So I was thrilled to come across a Val McDermid volume as soon as we arrived at the accommodation, on the outskirts of Carmen del Puerto. It included two novels, called 'Crack Down' and 'Star Struck'. Even her single novels resemble half-bricks, so this was particulary good value at my favourite price : completely free. The battered cover had a printed sticker advertising The Bookswop, a venue I noticed later at the start of the 'Strip' , a line of shops and restaurants stretching for miles beside the 'playa grande'. Somebody had left the book on the snooker table in the Salon del Juegos. Readers, I lifted it.

The Goldsmiths talk was called 'Investing in the Creative Industries'. Industry makes me think of factories and it wasn't until I got home and did some research that I even found out what they are.
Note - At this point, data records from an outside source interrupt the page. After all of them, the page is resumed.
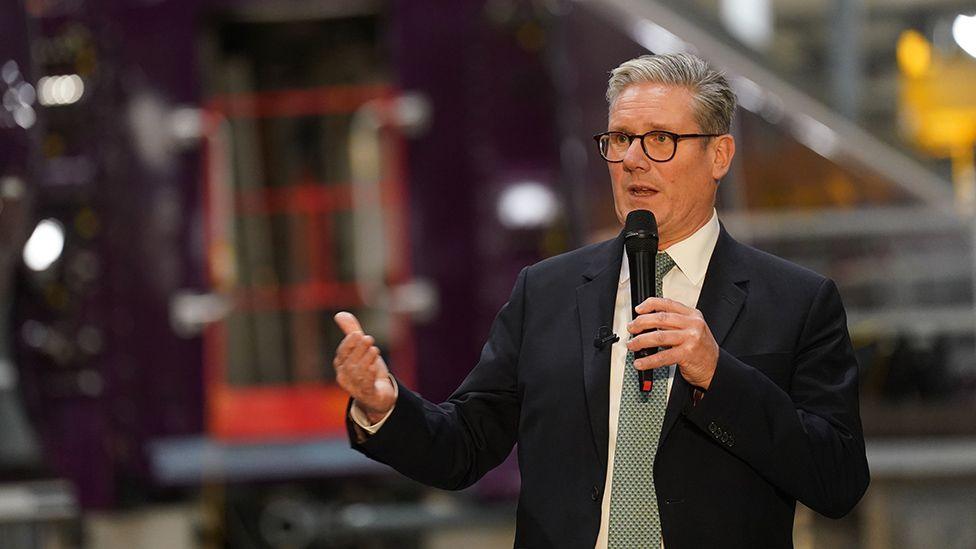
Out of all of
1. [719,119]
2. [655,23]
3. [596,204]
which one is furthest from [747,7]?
[719,119]

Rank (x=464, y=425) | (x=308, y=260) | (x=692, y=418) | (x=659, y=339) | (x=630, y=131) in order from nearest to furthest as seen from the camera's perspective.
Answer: (x=659, y=339) < (x=692, y=418) < (x=630, y=131) < (x=464, y=425) < (x=308, y=260)

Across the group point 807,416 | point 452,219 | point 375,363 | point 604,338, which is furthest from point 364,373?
point 452,219

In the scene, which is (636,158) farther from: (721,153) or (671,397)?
(671,397)

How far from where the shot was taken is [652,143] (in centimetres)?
193

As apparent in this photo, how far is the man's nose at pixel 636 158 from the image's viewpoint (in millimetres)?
1909

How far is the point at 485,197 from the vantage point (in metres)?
5.16

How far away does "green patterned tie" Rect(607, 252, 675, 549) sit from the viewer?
1.88 m

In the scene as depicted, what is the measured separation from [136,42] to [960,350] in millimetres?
3166

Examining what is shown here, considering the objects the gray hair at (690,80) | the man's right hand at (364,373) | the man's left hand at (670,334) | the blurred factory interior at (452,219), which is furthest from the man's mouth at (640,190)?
the blurred factory interior at (452,219)

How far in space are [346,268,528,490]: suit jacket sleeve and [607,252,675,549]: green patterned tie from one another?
22cm

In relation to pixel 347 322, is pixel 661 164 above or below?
above

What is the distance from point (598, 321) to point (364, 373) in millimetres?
334

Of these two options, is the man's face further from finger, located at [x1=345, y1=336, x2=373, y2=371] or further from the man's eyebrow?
finger, located at [x1=345, y1=336, x2=373, y2=371]

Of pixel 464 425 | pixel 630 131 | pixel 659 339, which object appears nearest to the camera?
pixel 659 339
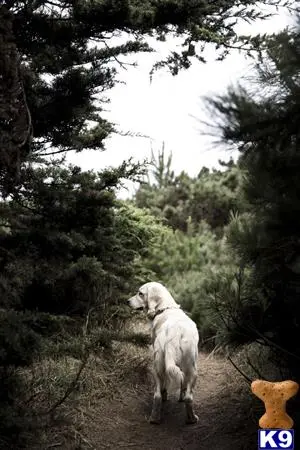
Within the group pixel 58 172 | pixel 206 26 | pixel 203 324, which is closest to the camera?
pixel 206 26

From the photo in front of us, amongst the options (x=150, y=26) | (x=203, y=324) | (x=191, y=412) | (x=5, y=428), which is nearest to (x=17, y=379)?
(x=5, y=428)

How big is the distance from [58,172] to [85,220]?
2.20 feet

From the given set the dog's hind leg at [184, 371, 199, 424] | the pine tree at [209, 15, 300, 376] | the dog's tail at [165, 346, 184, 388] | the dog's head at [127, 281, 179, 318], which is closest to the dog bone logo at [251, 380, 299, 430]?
the pine tree at [209, 15, 300, 376]

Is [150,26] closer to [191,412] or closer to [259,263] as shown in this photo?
[259,263]

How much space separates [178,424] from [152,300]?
135 centimetres

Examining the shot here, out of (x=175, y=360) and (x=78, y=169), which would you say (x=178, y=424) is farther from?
(x=78, y=169)

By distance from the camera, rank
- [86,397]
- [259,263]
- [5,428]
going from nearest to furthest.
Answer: [5,428] < [259,263] < [86,397]

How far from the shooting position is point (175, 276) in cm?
955

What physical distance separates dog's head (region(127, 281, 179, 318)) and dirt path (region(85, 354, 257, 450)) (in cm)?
93

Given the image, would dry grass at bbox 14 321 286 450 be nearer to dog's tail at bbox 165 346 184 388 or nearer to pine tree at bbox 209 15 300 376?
dog's tail at bbox 165 346 184 388

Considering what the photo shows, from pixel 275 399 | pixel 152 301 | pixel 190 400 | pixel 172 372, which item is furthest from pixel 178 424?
pixel 275 399

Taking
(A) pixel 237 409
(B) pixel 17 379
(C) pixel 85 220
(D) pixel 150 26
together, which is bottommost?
(A) pixel 237 409

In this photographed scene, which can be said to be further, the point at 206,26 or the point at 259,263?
the point at 206,26

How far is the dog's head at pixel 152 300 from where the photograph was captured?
226 inches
There were some defininitions in Wikipedia, referring to things like the music business, films and other performance art. Funding issues are not ones I've thought much about, although they're mentioned enough, with bitterness, by Fringe directors. I don't know why I offered to write it . Maybe it was because the editor of the alumnus magazine was a particularly pleasant member of the Goldsmiths writing course. It was badly written, so I'm hoping it hides in a corner.
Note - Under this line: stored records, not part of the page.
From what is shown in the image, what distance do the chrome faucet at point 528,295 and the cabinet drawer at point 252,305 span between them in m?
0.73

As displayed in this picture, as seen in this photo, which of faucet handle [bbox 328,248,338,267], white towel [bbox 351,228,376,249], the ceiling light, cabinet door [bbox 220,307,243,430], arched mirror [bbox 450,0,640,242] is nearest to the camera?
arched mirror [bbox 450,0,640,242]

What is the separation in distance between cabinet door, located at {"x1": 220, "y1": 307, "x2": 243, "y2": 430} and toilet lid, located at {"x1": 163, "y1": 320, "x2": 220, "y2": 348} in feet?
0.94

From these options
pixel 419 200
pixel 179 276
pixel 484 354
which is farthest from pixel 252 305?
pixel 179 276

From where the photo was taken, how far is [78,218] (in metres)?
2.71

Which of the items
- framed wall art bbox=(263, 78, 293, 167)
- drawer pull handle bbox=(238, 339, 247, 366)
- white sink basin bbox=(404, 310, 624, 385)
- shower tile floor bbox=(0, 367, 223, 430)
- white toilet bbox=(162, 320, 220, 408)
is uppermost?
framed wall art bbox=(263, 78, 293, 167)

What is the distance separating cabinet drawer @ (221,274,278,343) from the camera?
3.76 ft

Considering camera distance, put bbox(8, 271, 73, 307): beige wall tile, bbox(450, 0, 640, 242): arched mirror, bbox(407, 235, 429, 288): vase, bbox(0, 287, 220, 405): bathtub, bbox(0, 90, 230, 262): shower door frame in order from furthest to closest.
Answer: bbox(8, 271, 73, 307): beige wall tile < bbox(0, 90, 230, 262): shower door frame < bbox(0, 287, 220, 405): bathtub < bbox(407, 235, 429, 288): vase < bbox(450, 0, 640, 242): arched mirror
I did keep manage to fill a small excercise books with descriptions of Puerto del Carmen, suprisingly quiet and scenic, quite unlike the Costa del Sol. I always feel a bit dazed and disorientated in hot and sunny places, and the sense of lassitude is increased partly because I have to suit my pace to Roy's.
He exaggerates when he says I'm normally like a whirlwind - it seems to me I spend hours cooped up in my study at home, but I dash around the flat in between times, getting ready to go out. His own life is so regular: long slow breakfasting, a walk to Greenwich or Blackheath for 2-3 hours in cafes reading bridge books, then a session of actual play at one or another club in the afternoon. He meets up with an ex-BT colleague on Wednesdays, always in the same cafe near the RA, to go to a film or an exhibition. Once a month there's another crony, an ex bridge partner, who comes up from Epsom and they sit in the National Theatre foyer and chat. It would drive me mad. No wonder I am short-tempered after a few days of adapting my pace to his. It's what the Chinese call 'Growing old hand in hand together'.
Every day we walked down to the port to drink coffee overlooking the slipway of the tiny harbour. We read and I watched and photographed the wading birds and one or two fishermen on the rocks below. They seem to catch a lot of fish. A heron-like bird was identifed in an email from daughter Catherine as one of two types of egret. It was much more active than a heron - stalking about in the shallows and sticking its neck out at an odd angle to bring its head parallel with the water surface when it spotted a fish.